GIVEN RECORDS -
● ● ● ● ●
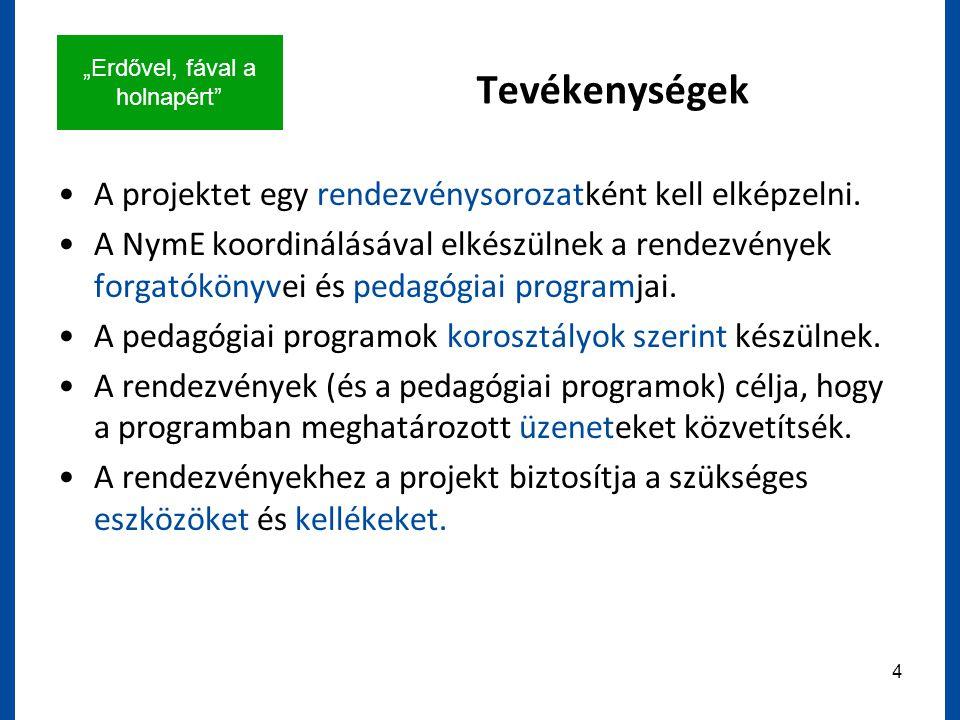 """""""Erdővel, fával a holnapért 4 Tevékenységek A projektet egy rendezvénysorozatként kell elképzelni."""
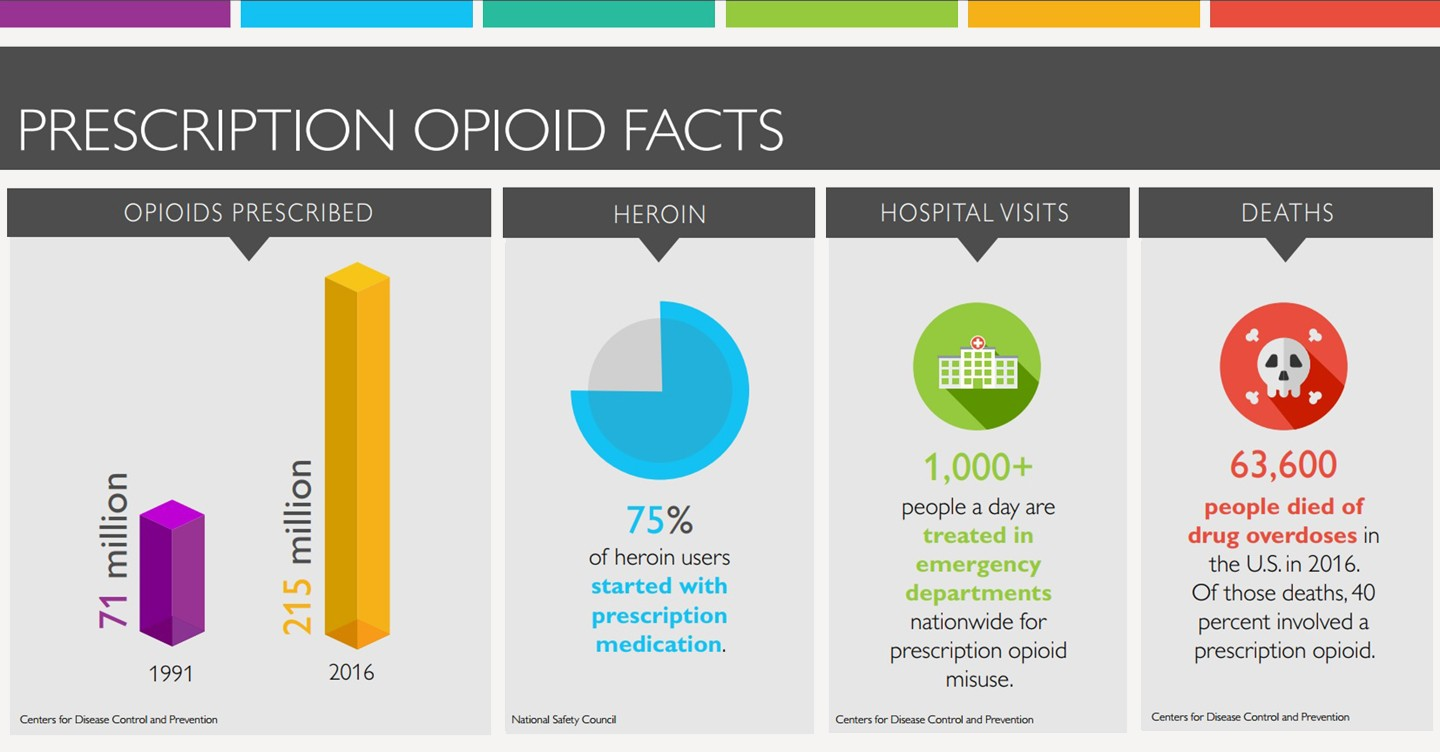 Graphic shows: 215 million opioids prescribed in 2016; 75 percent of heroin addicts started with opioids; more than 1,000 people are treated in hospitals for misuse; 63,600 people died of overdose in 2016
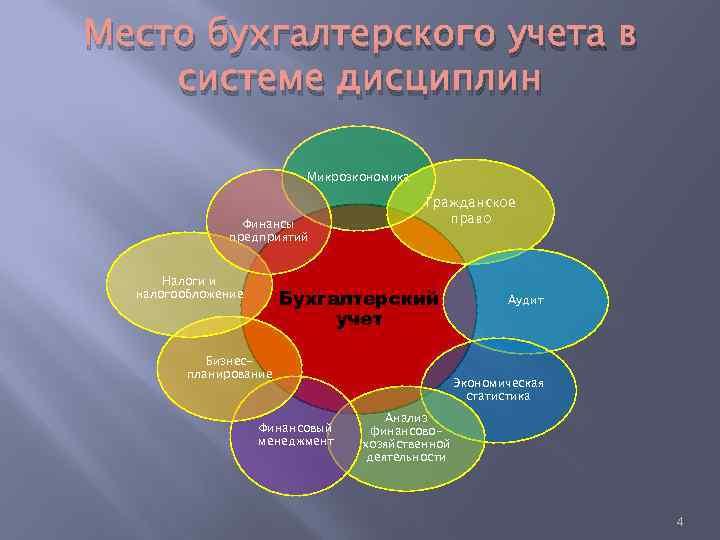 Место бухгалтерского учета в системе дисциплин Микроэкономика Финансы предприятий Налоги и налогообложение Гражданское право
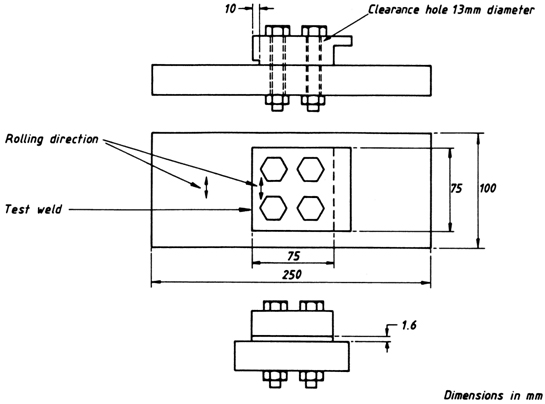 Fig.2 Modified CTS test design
● ● ● ● ●
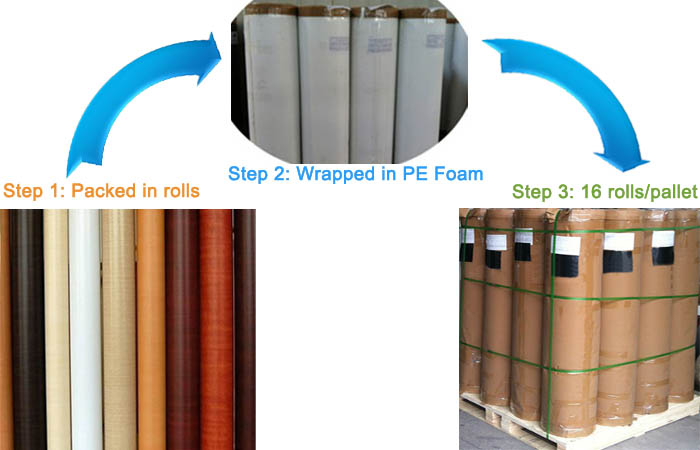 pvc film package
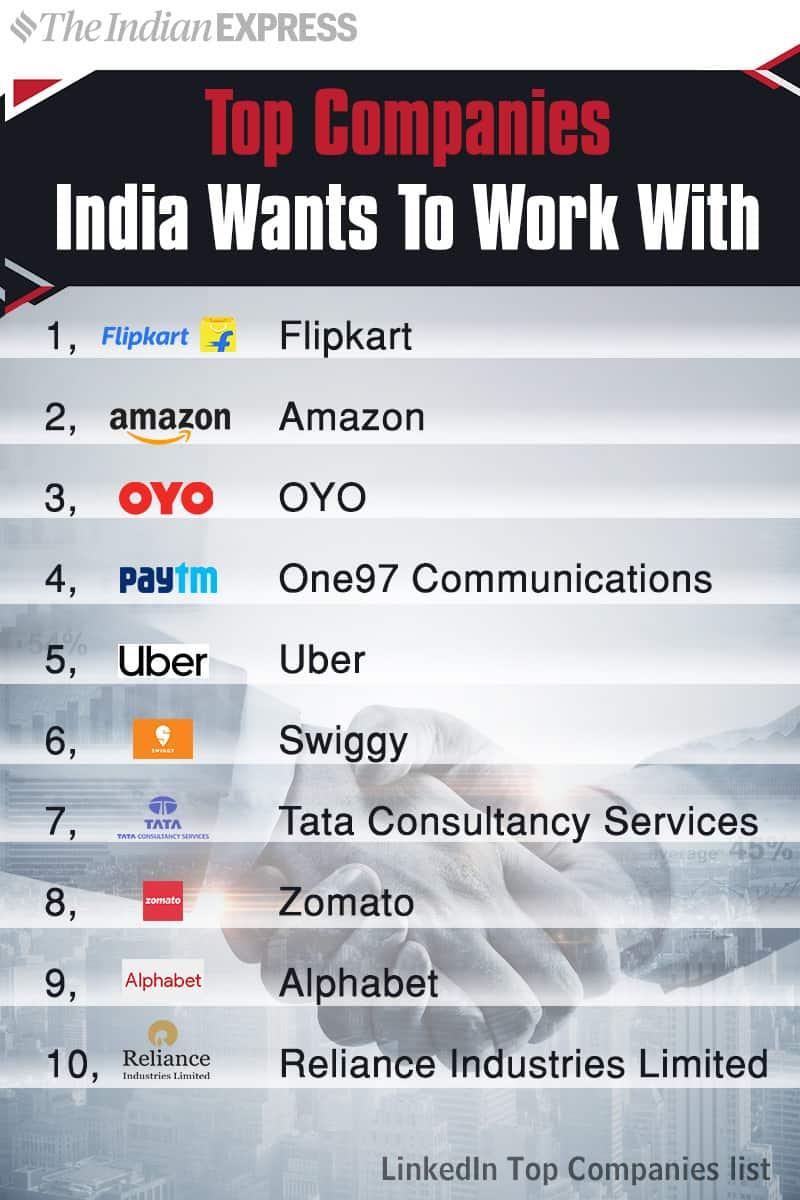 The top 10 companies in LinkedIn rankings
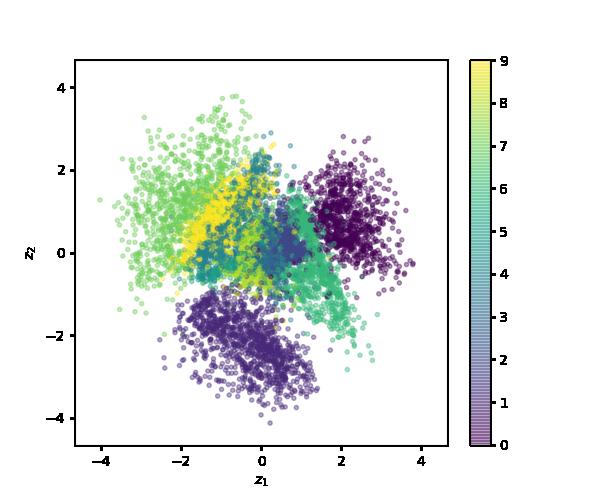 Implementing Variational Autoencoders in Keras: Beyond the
● ● ● ● ●
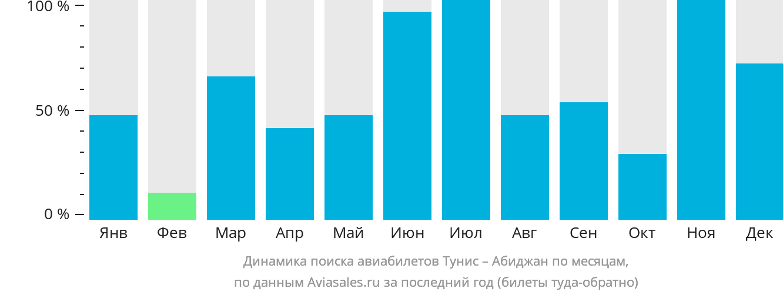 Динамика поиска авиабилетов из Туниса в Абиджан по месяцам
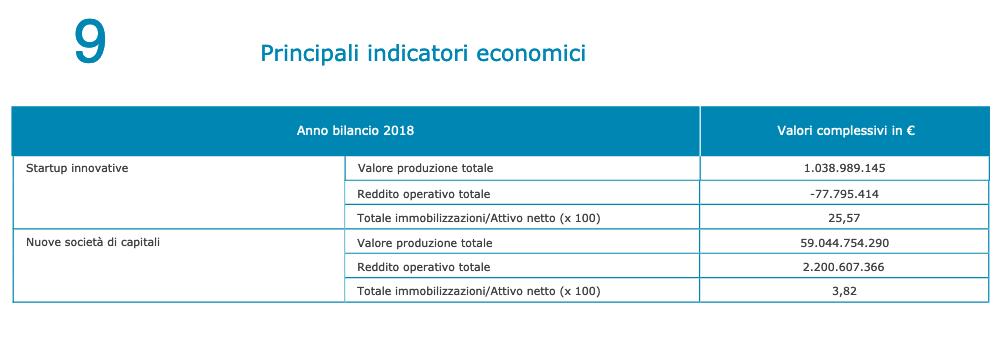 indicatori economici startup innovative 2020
● ● ● ● ●
WHAT TO PRODUCE - Find where the line with "fával a holnapért" sits in the material above and where the line with "Fig.2 Modified CTS test design" sits. Set down exactly the lines from the first to the second, both included and nothing else, without pictures.

ANSWER SPACE -
 """""""Erdővel, fával a holnapért 4 Tevékenységek A projektet egy rendezvénysorozatként kell elképzelni."""
 Graphic shows: 215 million opioids prescribed in 2016; 75 percent of heroin addicts started with opioids; more than 1,000 people are treated in hospitals for misuse; 63,600 people died of overdose in 2016
 Место бухгалтерского учета в системе дисциплин Микроэкономика Финансы предприятий Налоги и налогообложение Гражданское право
 Fig.2 Modified CTS test design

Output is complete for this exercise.